**Problem:** Where the string "tessera" occurs in the material below, report the whole line.
*** Opening Data for review ***
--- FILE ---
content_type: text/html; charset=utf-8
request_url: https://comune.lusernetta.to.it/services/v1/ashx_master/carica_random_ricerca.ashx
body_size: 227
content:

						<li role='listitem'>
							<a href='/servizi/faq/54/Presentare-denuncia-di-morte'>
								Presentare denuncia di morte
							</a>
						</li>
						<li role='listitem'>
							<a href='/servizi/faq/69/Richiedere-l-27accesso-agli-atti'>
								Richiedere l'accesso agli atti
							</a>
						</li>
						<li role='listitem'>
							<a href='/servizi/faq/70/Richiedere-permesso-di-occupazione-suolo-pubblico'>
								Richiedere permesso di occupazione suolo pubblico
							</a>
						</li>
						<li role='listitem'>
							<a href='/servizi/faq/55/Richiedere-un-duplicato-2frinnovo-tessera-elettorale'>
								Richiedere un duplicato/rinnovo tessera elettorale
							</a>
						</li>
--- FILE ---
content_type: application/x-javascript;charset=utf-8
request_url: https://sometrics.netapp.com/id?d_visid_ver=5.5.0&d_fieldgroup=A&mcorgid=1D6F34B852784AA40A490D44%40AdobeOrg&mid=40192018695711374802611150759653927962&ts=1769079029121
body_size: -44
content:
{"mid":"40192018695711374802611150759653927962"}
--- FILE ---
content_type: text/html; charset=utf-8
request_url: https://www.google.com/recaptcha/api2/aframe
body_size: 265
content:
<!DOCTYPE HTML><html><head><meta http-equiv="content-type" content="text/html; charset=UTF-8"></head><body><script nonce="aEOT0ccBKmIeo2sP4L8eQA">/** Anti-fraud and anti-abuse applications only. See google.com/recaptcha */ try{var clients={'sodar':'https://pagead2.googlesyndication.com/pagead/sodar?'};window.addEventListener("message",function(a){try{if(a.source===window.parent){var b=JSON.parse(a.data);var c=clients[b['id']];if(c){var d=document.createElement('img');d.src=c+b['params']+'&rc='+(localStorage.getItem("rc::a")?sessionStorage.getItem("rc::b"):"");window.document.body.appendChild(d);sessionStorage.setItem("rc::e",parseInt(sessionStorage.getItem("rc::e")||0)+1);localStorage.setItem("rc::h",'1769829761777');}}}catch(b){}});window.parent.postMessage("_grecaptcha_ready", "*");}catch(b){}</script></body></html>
*** Closing Data for review ***
**The completed task:**
							<a href='/servizi/faq/55/Richiedere-un-duplicato-2frinnovo-tessera-elettorale'>
								Richiedere un duplicato/rinnovo tessera elettorale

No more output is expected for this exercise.